I run farther and farther.
I'm angry.
I feel sad.
and upset.
and wonder and cry and yell why.


Eventually, of course...
I stop running.
Partially because the truth hits me again in the head.
Partially because my non-running ability hits me too...
because of too many pieces of Christmas pie.
Followed by too many pieces of Christmas cookies.
And Christmas chips.
And not enough Christmas salads.

You get the point....

Anyway...
because of all of the above mentioned reasons....
I start walking
and i remember once again it's not for me to know why.

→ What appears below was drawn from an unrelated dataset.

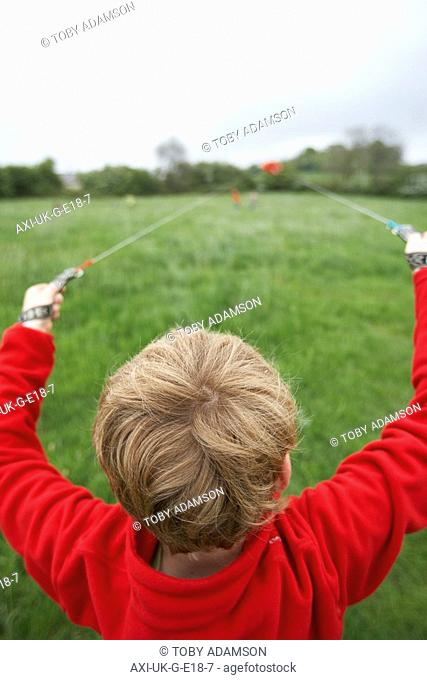 Young boy launching red kite in a grassy field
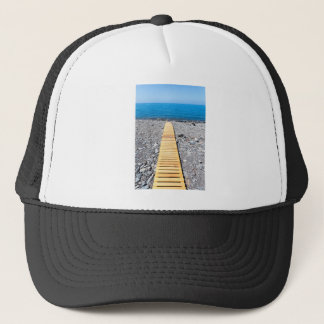 Wooden footpath on beach leading to portuguese sea trucker hat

But even in that moment of undeniable truth
that it's not for me to know...
still want to know.
Just this once.
"I'll never ask again if you tell me now" I pray.
I try and barter this and that and say pretty please.
I say why a hundred-thousand times again.


Eventually
I just decide to shut up.
Excuse my language.

I'm just quiet.

And at first my prayers seem to be met with deafening silence.
Because the heavens did not open up and give me the answer
to my why.

But eventually
as I stay quiet,
I realize
that my prayers are not in fact being met with silence........
but met with peace.

The peace that passes all understanding.

when I finally do stop talking
and complaining
and questioning
and start listening...
I do stop asking why.
I don't ask even one more time.
not even silently.
not even a little bit.
I don't even want to know.

and I feel at peace.

So I calmly turn around
and walk back towards home.
thanking Him for peace.
and asking Him for nothing else.
because surely and positively He's given me more than
I deserve.
and that needs to be enough.
It is enough.
and it's not for me to ask what or when or why.

I'm just to stay quiet
and keep aspiring to please Him
in my actions and words and thoughts
and say
Thank You.

and then say nothing else.

even when it's hard.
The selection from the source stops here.